Document extract
=== Begin Enclosure ===

Women’s global health leadership in LMICs

Women’s global health leadership in LMICs

Author by Ewen Liu

Journal/Publisher: Lancet Global Health

Volume/Edition: 7

Language: English

Pages: 1172 - 1173


A growing urgency to expand women’s participation in global health leadership has provided an opportunity to reconsider long-standing institutional policies, facilitating more gender-responsive programmes and policies around the world.1 However, most of the new ideas about expanding women’s leadership in global health have come from high-income countries.2 Over three-quarters of the global health organisations assessed in the Global Health 50/50 report1 have headquarters in high-income countries. The relative lack of voice from low-income and middle-income countries (LMICs) about women’s leadership in global health is problematic because of the unique challenges,
social contexts, and political forces that shape women’s experiences in these regions. Innovative ideas to encourage women’s leadership in health programmes within LMICs are needed.
To expand global discussions about women leaders in global health, the Special Programme for Research and Training in Tropical  Diseases (TDR) co-sponsored by UNICEF, UNDP, the World Bank, and WHO organised a crowdsourcing challenge to identify creative ideas focused on increasing the number of women in a TDR mid-career clinical research fellowship. Crowdsourcing challenge contests provide an opportunity to solicit feedback from a large and diverse group of individuals about a problem.3,4 The purpose of this crowdsourcing challenge was to identify feasible ideas that could be used to adjust this specific TDR mid-career clinical research fellowship. Supported by the Bill and Melinda Gates Foundation, the fellowship is designed to provide individuals from LMICs with a 1-year opportunity to undertake mentored clinical infectious diseases research.

In 2019, the number of eligible female applicants for the fellowship increased to 48 (31%) of 155 from 11 (17%) of 66 in 2017. This increase suggests that the three implemented ideas were useful in promoting women to apply for this fellowship. Progress towards gender equality in global health institutions has picked up pace in some high-income countries but needs to expand to LMICs and incorporate voices from these regions. Crowdsourcing challenges present one structured way to engage individuals from LMICs in these discussions, but there are other potential mechanisms.

=== End Enclosure ===

Directions
a – In the article on women's global health leadership, how many eligible female applicants did the fellowship have in 2019?
b – From the article on women's global health leadership, extract the passage that opens with the words containing "Pages: 1172 - 1173" and closes with "LMICs are needed.".
c – According to the article on women's global health leadership, why is the relative lack of voice from low-income and middle-income countries on women's leadership in global health a problem?
Answer using only the article itself.

(Stored data)
=== Begin Enclosure ===

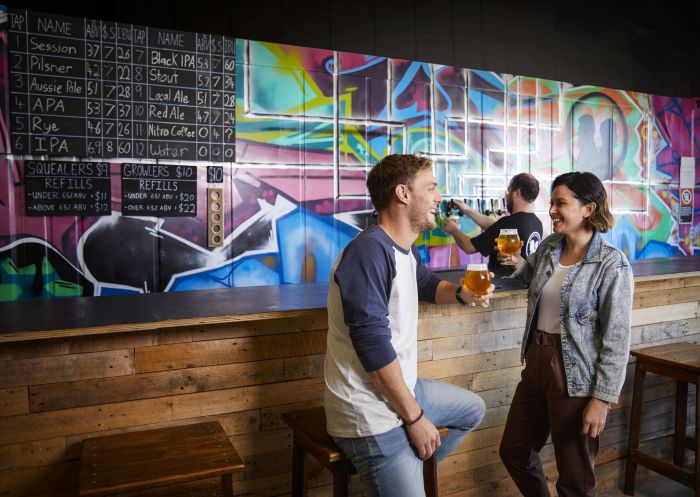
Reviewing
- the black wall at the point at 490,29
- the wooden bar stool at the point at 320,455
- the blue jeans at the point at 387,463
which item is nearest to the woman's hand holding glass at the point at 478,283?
the wooden bar stool at the point at 320,455

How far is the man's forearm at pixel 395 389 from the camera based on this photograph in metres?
1.79

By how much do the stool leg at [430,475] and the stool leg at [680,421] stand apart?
1845 mm

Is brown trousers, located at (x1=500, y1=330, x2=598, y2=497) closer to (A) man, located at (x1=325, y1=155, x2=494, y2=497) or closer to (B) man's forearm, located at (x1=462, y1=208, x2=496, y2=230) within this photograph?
(A) man, located at (x1=325, y1=155, x2=494, y2=497)

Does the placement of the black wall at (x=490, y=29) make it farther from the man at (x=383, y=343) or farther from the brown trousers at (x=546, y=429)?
the brown trousers at (x=546, y=429)

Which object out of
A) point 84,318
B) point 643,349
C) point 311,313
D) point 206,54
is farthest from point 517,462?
point 206,54

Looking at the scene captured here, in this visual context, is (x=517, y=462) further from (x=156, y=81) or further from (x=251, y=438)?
(x=156, y=81)

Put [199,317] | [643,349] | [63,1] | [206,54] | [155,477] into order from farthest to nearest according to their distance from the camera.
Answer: [206,54] < [63,1] < [643,349] < [199,317] < [155,477]

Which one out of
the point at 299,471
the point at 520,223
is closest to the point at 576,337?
the point at 299,471

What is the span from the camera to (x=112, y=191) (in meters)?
4.11

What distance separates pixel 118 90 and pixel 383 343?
312 cm

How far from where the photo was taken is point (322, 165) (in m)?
4.84

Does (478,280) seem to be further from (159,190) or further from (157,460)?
(159,190)

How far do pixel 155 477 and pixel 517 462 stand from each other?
4.77 feet

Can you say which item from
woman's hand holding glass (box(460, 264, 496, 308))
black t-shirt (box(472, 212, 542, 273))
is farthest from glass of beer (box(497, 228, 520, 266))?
black t-shirt (box(472, 212, 542, 273))
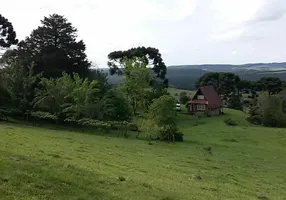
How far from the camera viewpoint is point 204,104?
7606 centimetres

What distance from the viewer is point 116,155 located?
24.0 m

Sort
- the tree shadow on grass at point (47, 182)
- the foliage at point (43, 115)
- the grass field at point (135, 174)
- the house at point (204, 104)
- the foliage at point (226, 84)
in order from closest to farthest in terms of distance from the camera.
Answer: the tree shadow on grass at point (47, 182) < the grass field at point (135, 174) < the foliage at point (43, 115) < the house at point (204, 104) < the foliage at point (226, 84)

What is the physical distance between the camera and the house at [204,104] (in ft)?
248

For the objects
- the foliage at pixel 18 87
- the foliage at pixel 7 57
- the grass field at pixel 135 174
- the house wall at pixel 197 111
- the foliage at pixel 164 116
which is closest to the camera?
the grass field at pixel 135 174

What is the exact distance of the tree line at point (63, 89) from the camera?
138 feet

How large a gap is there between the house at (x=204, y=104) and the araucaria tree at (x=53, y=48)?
103 feet

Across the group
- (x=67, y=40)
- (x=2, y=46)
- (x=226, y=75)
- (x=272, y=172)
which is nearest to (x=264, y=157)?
(x=272, y=172)

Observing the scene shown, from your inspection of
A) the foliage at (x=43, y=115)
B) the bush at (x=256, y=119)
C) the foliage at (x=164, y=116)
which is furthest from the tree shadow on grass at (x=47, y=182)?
the bush at (x=256, y=119)

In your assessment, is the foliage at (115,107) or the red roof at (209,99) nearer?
the foliage at (115,107)

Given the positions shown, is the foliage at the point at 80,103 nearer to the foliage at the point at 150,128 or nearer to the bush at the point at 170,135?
the foliage at the point at 150,128

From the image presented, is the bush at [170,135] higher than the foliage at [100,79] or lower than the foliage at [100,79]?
lower

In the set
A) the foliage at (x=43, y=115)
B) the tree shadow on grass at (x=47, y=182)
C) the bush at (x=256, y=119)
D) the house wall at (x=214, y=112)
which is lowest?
the bush at (x=256, y=119)

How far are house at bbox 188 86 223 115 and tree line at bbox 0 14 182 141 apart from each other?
18221 mm

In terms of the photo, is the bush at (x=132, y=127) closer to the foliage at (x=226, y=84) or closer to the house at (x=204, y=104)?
the house at (x=204, y=104)
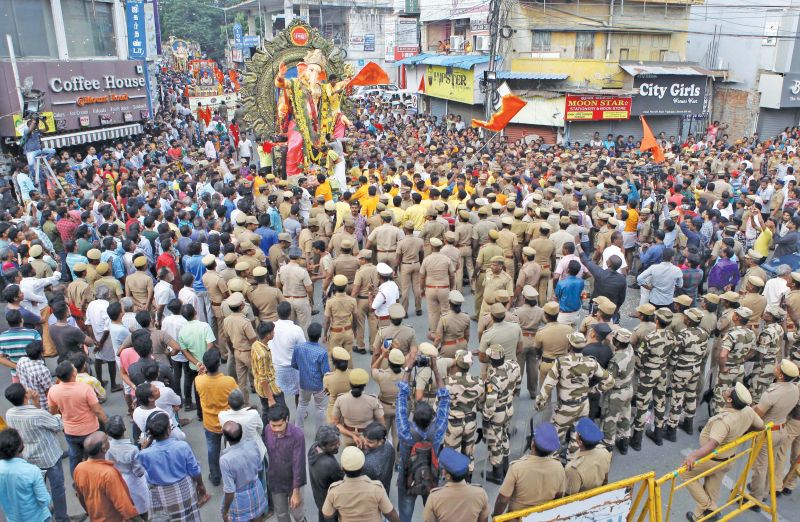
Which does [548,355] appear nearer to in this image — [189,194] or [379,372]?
[379,372]

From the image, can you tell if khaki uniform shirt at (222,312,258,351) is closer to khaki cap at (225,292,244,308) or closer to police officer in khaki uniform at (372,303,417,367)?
khaki cap at (225,292,244,308)

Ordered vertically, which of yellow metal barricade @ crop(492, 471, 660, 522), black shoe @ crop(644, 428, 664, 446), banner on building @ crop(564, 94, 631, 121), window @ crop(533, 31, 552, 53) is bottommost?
black shoe @ crop(644, 428, 664, 446)

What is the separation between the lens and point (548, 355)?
245 inches

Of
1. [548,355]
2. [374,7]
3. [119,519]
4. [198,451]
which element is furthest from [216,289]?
[374,7]

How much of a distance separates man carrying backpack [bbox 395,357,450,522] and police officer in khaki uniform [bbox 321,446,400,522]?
71 centimetres

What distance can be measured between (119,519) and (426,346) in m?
2.66

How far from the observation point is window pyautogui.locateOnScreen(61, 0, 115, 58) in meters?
19.0

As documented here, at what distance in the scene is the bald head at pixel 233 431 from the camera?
4297 mm

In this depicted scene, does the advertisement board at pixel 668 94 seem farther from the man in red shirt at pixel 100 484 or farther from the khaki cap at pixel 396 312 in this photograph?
the man in red shirt at pixel 100 484

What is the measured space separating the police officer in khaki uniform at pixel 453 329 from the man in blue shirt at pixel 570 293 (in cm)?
152

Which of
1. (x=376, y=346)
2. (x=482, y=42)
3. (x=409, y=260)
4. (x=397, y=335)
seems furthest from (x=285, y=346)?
(x=482, y=42)

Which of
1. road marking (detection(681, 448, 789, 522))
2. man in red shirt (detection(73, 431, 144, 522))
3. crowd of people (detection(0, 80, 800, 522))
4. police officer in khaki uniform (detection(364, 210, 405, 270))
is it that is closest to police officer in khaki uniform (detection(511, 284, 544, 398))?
crowd of people (detection(0, 80, 800, 522))

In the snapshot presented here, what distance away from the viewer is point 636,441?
6281mm

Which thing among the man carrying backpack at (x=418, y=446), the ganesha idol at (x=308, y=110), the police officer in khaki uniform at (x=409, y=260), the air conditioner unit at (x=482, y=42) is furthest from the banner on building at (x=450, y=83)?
the man carrying backpack at (x=418, y=446)
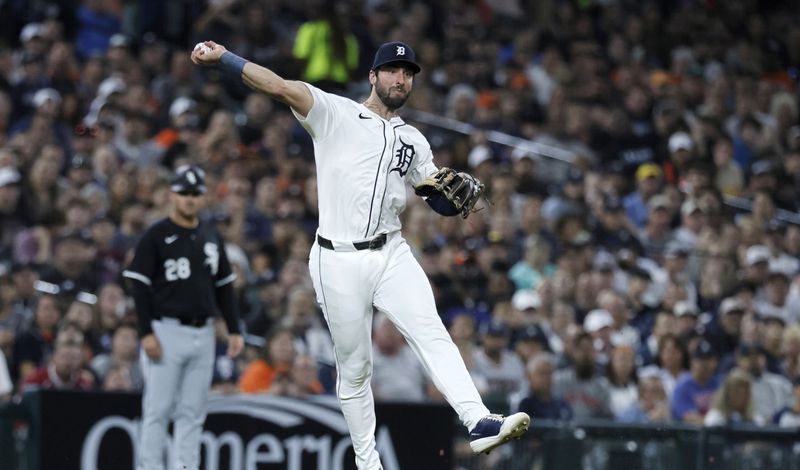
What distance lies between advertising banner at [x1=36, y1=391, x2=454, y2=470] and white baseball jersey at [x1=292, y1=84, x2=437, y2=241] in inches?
120

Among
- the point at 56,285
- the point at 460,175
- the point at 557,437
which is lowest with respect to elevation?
the point at 557,437

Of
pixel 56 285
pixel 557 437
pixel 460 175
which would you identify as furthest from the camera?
pixel 56 285

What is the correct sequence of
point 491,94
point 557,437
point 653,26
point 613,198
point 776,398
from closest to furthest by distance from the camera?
1. point 557,437
2. point 776,398
3. point 613,198
4. point 491,94
5. point 653,26

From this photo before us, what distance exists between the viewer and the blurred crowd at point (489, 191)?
12.3 meters

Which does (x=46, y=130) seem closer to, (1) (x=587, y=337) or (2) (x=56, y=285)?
(2) (x=56, y=285)

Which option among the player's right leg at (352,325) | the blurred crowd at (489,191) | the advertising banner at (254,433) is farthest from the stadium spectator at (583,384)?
the player's right leg at (352,325)

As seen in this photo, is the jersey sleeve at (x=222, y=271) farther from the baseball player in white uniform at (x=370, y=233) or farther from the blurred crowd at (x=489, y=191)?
the baseball player in white uniform at (x=370, y=233)

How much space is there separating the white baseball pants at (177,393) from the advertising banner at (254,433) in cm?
48

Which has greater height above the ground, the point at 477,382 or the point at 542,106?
the point at 542,106

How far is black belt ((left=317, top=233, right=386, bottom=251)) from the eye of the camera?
7.78 m

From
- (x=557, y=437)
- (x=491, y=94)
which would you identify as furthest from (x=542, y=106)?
(x=557, y=437)

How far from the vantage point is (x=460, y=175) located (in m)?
7.79

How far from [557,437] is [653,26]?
31.8 feet

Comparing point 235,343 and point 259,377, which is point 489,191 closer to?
point 259,377
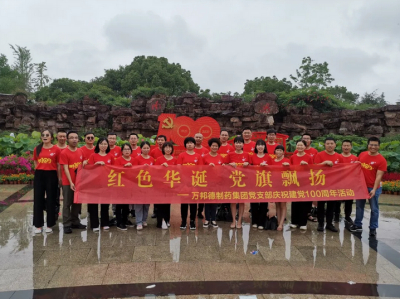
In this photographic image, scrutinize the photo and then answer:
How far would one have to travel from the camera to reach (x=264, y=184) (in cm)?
454

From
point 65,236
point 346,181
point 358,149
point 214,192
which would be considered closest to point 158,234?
point 214,192

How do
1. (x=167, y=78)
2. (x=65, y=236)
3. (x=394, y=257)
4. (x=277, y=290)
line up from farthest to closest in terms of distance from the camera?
(x=167, y=78) < (x=65, y=236) < (x=394, y=257) < (x=277, y=290)

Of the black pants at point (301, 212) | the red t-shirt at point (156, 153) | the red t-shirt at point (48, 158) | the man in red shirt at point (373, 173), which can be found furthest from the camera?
the red t-shirt at point (156, 153)

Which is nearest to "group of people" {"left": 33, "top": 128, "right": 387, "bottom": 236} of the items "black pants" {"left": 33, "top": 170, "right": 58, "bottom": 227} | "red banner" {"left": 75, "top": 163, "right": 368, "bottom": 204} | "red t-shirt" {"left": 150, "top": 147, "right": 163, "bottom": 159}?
"black pants" {"left": 33, "top": 170, "right": 58, "bottom": 227}

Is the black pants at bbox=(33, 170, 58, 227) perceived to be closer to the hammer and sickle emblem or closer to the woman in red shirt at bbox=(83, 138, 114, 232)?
the woman in red shirt at bbox=(83, 138, 114, 232)

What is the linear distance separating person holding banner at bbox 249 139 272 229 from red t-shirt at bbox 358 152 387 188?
4.63 ft

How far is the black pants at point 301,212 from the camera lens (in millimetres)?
4720

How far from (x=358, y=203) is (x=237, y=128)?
12.5 meters

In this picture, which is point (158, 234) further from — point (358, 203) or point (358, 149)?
point (358, 149)

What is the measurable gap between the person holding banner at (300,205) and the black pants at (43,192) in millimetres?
3592

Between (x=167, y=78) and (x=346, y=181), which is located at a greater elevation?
(x=167, y=78)

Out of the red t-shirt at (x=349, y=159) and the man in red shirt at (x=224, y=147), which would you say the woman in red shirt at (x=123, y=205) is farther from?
the red t-shirt at (x=349, y=159)

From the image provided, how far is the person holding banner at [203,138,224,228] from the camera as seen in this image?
14.8 feet

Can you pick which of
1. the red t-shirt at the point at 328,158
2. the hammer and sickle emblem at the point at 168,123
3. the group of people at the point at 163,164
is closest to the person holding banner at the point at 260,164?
the group of people at the point at 163,164
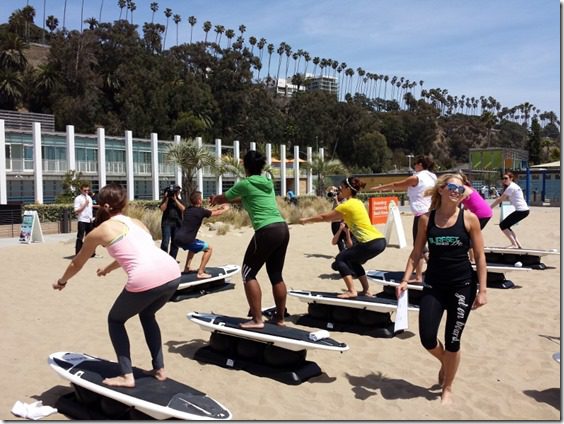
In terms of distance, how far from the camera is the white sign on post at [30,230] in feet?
55.2

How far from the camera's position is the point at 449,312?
4.40m

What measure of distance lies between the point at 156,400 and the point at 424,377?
262cm

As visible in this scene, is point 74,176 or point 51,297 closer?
point 51,297

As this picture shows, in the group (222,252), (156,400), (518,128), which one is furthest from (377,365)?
(518,128)

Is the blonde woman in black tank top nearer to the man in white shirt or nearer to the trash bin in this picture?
the man in white shirt

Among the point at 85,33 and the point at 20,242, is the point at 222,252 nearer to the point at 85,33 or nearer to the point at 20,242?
the point at 20,242

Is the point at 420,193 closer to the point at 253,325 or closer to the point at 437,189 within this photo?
the point at 437,189

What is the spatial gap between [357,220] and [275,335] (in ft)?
7.99

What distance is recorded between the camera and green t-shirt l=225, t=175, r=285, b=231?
17.8 ft

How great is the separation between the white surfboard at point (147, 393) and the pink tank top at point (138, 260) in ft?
2.56

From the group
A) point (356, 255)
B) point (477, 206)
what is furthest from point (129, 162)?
point (356, 255)

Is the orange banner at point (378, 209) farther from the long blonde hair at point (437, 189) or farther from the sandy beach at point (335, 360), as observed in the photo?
the long blonde hair at point (437, 189)

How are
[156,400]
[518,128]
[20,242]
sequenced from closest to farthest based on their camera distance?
1. [156,400]
2. [20,242]
3. [518,128]

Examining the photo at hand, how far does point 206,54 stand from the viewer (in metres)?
92.5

=== End Enclosure ===

Task-by-task outputs
a – There were 48 eligible female applicants out of 155, or 31%.

b –
Pages: 1172 - 1173


A growing urgency to expand women’s participation in global health leadership has provided an opportunity to reconsider long-standing institutional policies, facilitating more gender-responsive programmes and policies around the world.1 However, most of the new ideas about expanding women’s leadership in global health have come from high-income countries.2 Over three-quarters of the global health organisations assessed in the Global Health 50/50 report1 have headquarters in high-income countries. The relative lack of voice from low-income and middle-income countries (LMICs) about women’s leadership in global health is problematic because of the unique challenges,
social contexts, and political forces that shape women’s experiences in these regions. Innovative ideas to encourage women’s leadership in health programmes within LMICs are needed.

c – It is a problem because unique challenges, social contexts, and political forces shape women's experiences in those regions.